I liked the book well enough, and there were were some good parts in here, especially in connection to Mr. Lincoln.  That leaves me the task of sorting out why I didn’t like it better.  Maybe it’s the hazard of covering five years in a fairly slim volume.  By necessity you have to summarize past days and weeks and months, and only occasionally dip into more detail.  I’m left with a feeling that I couldn’t get down into this book, that it was too much summary.  Even though I know there were scenes that were more detailed, I feel as though the whole thing took place on a surface level.
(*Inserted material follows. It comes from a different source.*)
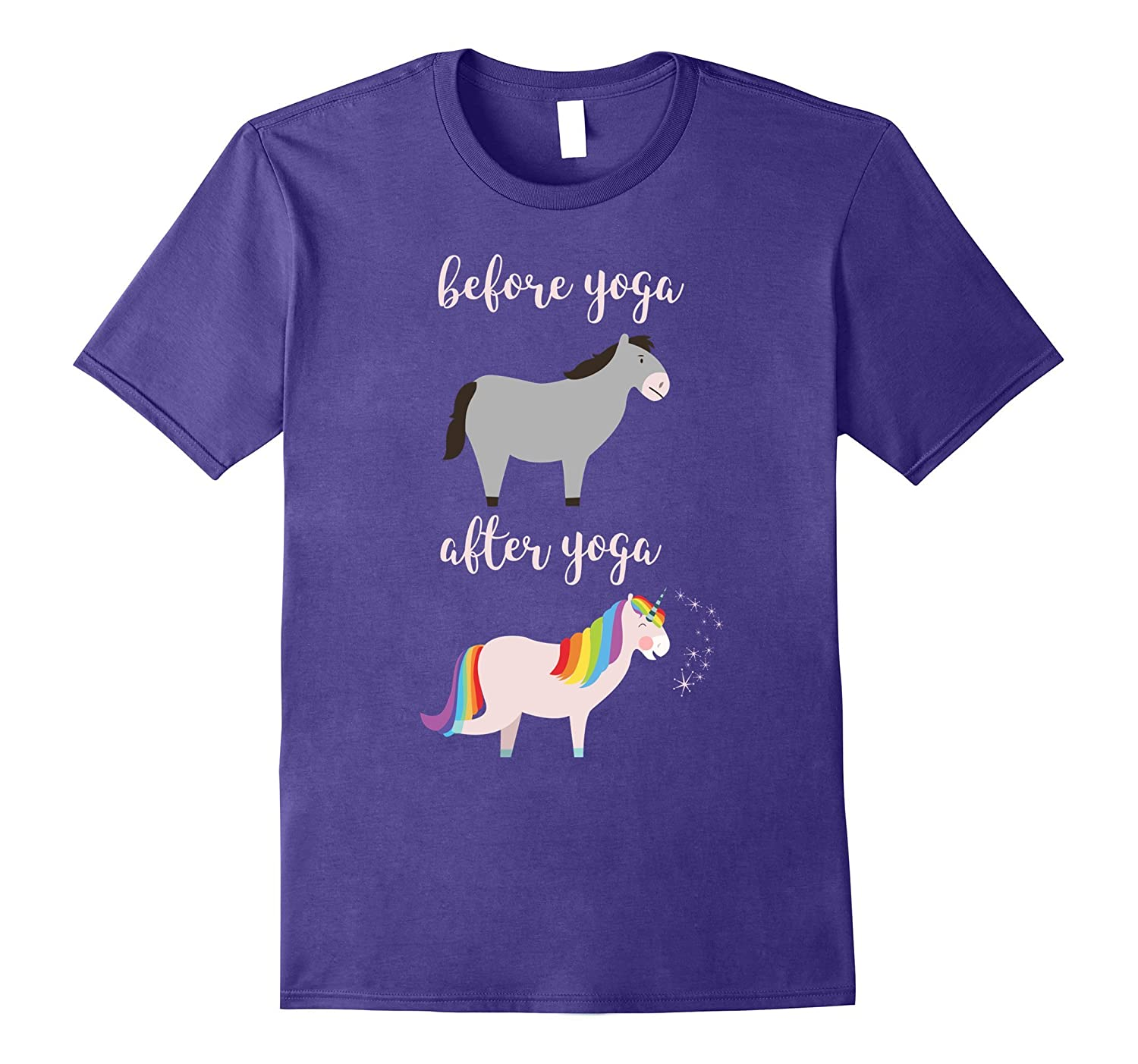 Before After Yoga Donkey Llama Unicorn Zen Meditation Tshirt-FL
Another matter probably comes down to personal preference.  When I read historical fiction, I don’t like my history to get in the way of my fiction.  I’d like to learn something, but I’d rather not notice too much that I’m doing it.  Remember that this book is set on a farm–we’re not actually out engaged in the Civil War.  And yet the story stops for paragraphs and pages at a time to discuss the progress of battles and which general has been promoted and demoted and who’s advancing where.  It’s at that point that I start to feel the history is being foisted on me.

I think a fair comparison to make here would be with L. M. Montgomery’s book, Rilla of Ingleside.  It’s set during World War I, but takes place on the Canadian homefront.  Again, we’re not on the front lines, and yet we hear about every town that is taken, every time the line moves forward or back, every decisive battle–but it works.  Because the story doesn’t stop for the narration to tell us that the Germans captured a town.  Instead, the next event in the story is when one character comes flying into the kitchen to tell the other characters what the newspaper says today.

I feel arrogant saying this, when I’ve got a review from The New York Times reading “An intriguing and beautifully written book” staring up at me from the cover of Across Five Aprils, but I just don’t think the mix of fiction and history was handled all that masterfully here.  If you know a kid with an interest in the Civil War, then I do think I could recommend this book.  But you have to have that interest, because rather than fiction with a historical backdrop, this is definitely history told through fiction.